I returned to work on Engine 16 and fought the old wars quietly for years, until eventually, after a string of preventable line-of-duty deaths—each one metabolized not as grief but as accrued PTSD—I was rendered a shadow of myself. I made the impossible decision to resign from the fire department after 12 years of service, which felt less like abandoning an identity than admitting that the identity, at least in its old form, had already abandoned me.
But sobriety had introduced me to alpine rock climbing, and so my partner and I moved west. Together we climbed mountains. Eventually, we got married on one. On a whim, I enrolled at Arizona State and then kept going, because by then I'd finally understood two things: first, that whatever raw talent I had was worthless without discipline; and second, that time is never guaranteed and therefore should not be spent rehearsing a life you do not actually want to lead. Applying to Columbia represented the opposite of the life I'd lived—mostly by inertia, mostly by letting momentum impersonate purpose. Getting in meant choosing difficulty on purpose. That, for me, was the real plot twist.
I wanted rigor. Difficulty. Transformation. I wanted to earn my life in a different language.
That's my path to GS:
not straight,
not sensible,
but, for once,
chosen.
"Applying to Columbia represented the opposite of the life I'd lived—mostly by inertia, mostly by letting momentum impersonate purpose. Getting in meant choosing difficulty on purpose. That, for me, was the real plot twist"

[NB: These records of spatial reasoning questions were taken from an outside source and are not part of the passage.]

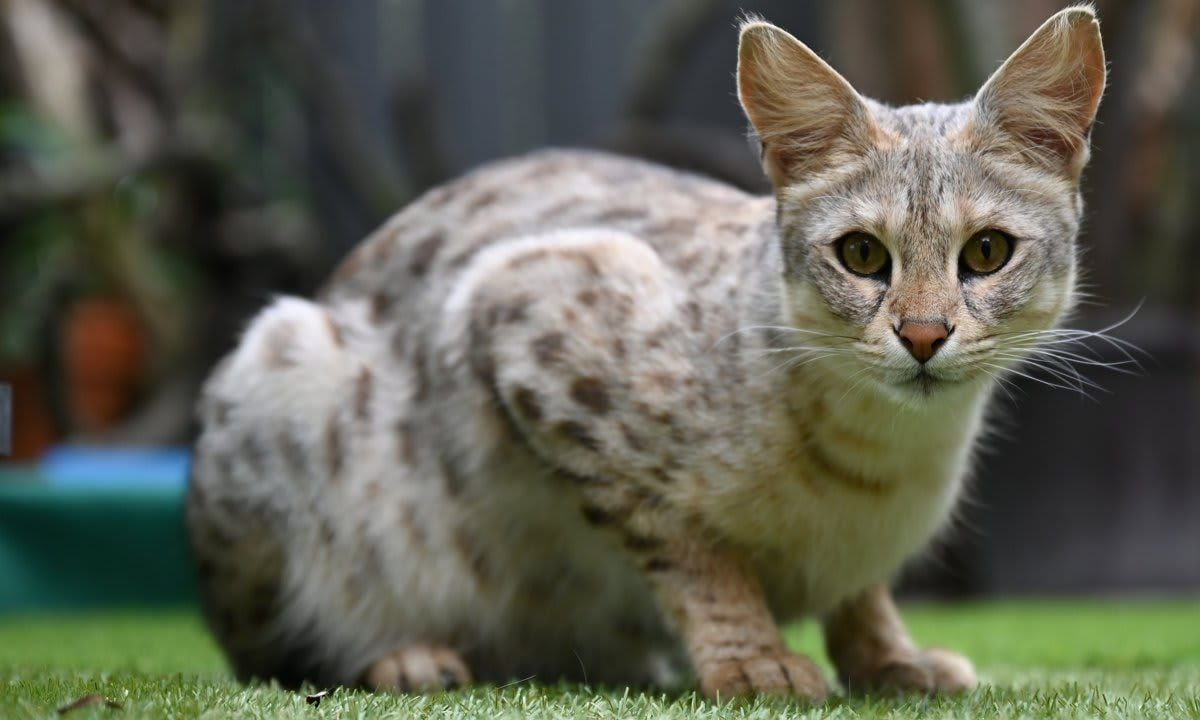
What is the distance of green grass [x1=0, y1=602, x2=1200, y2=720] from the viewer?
1.87 metres

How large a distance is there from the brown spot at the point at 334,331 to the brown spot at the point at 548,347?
22.5 inches

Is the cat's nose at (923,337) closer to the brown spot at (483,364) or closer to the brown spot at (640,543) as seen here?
the brown spot at (640,543)

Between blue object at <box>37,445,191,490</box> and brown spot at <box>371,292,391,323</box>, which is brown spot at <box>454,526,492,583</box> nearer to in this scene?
brown spot at <box>371,292,391,323</box>

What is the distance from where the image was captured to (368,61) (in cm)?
777

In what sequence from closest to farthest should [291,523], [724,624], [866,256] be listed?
[866,256]
[724,624]
[291,523]

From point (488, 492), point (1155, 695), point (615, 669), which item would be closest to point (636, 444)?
point (488, 492)

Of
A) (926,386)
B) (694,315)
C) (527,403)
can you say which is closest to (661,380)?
(694,315)

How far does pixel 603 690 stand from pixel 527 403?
54cm

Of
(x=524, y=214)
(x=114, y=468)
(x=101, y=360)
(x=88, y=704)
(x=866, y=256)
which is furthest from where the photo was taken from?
(x=101, y=360)

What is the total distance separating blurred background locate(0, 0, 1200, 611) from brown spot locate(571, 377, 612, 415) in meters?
2.52

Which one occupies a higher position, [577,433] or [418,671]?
[577,433]

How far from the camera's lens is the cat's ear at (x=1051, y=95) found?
214 centimetres

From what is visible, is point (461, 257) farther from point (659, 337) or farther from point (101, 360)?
point (101, 360)

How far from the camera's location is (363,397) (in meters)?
2.79
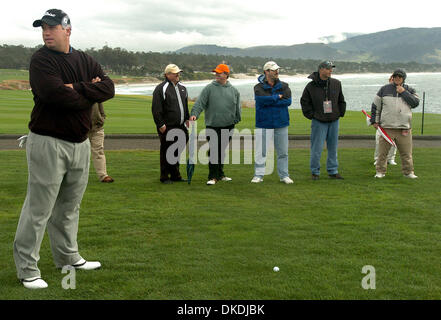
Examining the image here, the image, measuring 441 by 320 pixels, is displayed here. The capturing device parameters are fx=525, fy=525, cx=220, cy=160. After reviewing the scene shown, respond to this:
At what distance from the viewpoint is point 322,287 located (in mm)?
4527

What has been your proudest moment/greatest accomplishment at Columbia?:
My proudest accomplishment was the completion of my most arduous undergraduate thesis for American studies.
Tell us about a class, group, or professor/person at Columbia that was instrumental to you during your time at GS.:
I think that at Columbia University, it is hard to find a professor who is not invested in personal growth in some way, shape, or form, but I would especially like to thank my thesis advisor, Dr. Judith Russell; my nonfiction mentor and hometown hero, Professor Elizabeth Greenwood; Professor Lars Horn; Professors Bob Amdur and Roosevelt Montás in the American Studies Department; my excellent advisor, Dean Simba Kamariwo; Professor Bianca Calabresi; my friend and professional mentor João Pina from the School of Visual Arts; Professor Bob Neer; Dr. Amanda Quirk; Dr. Thanos Bourtsalas of the Climate School; Dean Karen Yarhi-Milo; and Professor Hillary Rodham Clinton of the School of International and Public Affairs.
In lumine Tuo videbimus lumen.
What advice would you give to a student who's about to start their GS journey?:
“I am no longer accepting the things I cannot change. I am changing the things I cannot accept.” Angela Davis wrote that, and I think it captures the essence of GS'ers better than almost anything else. My advice to a student beginning their GS journey would be this: do not be ashamed of having arrived by an alternate route. Use it. Your path may not have been linear, but it is yours, and if you let it, it will become one of your greatest intellectual strengths.
What are your plans for after graduation?:
After GS, I plan to pursue an M.S. at the Stabile Center for Investigative Journalism at Columbia Journalism School, where I was honored to receive a full scholarship.
Is there anything else about your GS story that you’d like to share?:
Life moves pretty fast. If you don’t stop and look around once in a while, you could miss it.